IDEF1およびIDEF2は、イネ科植物の鉄欠乏に応答する転写制御カスケードにおいて、現在知られている中では最上流に位置しているため、これらと相互作用する分子を探索することによりシグナルの源流を明らかにしようとし、酵母 Two-hybrid 法を用いて、IDEF1相互作用するタンパク質の遺伝子をスクリーニングした。その結果、5種類の遺伝子が同定された。そのうちIBP1 は、Bowman-Birkタイプのトリプシンインヒビターであること、IBP1 が、IDEF1と相互作用することによって、プロテアソームによるIDEF1の分解を防いでいることを明らかにしている。
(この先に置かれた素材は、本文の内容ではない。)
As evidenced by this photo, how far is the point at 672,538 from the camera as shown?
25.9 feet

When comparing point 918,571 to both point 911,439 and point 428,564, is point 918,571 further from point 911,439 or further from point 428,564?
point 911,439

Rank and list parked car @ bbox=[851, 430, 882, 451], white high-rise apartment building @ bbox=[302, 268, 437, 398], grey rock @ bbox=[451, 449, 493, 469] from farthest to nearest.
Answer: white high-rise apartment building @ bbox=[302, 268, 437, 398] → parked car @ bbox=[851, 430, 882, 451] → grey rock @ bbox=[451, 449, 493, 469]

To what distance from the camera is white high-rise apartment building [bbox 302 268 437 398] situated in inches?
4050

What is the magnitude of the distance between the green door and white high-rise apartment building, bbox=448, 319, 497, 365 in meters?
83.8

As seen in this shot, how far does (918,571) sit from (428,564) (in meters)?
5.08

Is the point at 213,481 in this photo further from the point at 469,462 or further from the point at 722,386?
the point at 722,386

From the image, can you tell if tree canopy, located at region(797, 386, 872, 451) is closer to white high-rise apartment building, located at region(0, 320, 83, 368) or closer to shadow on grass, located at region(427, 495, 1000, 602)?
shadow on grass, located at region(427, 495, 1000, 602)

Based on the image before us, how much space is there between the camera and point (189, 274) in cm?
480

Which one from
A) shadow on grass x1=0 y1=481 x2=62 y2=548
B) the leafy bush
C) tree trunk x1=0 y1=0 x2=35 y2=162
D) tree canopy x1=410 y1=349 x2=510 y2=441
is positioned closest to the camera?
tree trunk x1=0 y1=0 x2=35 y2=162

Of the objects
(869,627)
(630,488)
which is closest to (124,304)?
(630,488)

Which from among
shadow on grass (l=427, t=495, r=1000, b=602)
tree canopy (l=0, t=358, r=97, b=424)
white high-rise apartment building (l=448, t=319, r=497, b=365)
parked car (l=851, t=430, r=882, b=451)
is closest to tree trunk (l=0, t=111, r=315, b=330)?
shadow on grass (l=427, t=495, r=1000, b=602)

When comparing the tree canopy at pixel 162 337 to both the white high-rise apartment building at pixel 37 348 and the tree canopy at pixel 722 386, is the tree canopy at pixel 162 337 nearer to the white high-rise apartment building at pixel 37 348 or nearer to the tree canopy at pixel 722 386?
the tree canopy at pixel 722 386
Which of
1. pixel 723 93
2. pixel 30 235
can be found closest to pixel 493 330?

残りの遺伝子について、データベース情報を基にその機能を推定するとともに、我々の研究室で蓄積されているマイクロアレイデータを基に発現の鉄欠乏誘導性、組織特異性などを調査することにより生理的な機能を推定する。鉄の感知に関わる可能性が高いと推定されたタンパク質の遺伝子については、過剰発現イネ、およびRNAi法による発現抑制イネを作製する。これらについて、鉄欠乏条件における耐性や遺伝子発現プロファイル、金属含有量の測定などの解析を行う。さらに、単離に成功した新規のタンパク質を詳細に解析し、鉄栄養応答遺伝子発現制御に関わる新たな鉄感知機構の解明につなげる。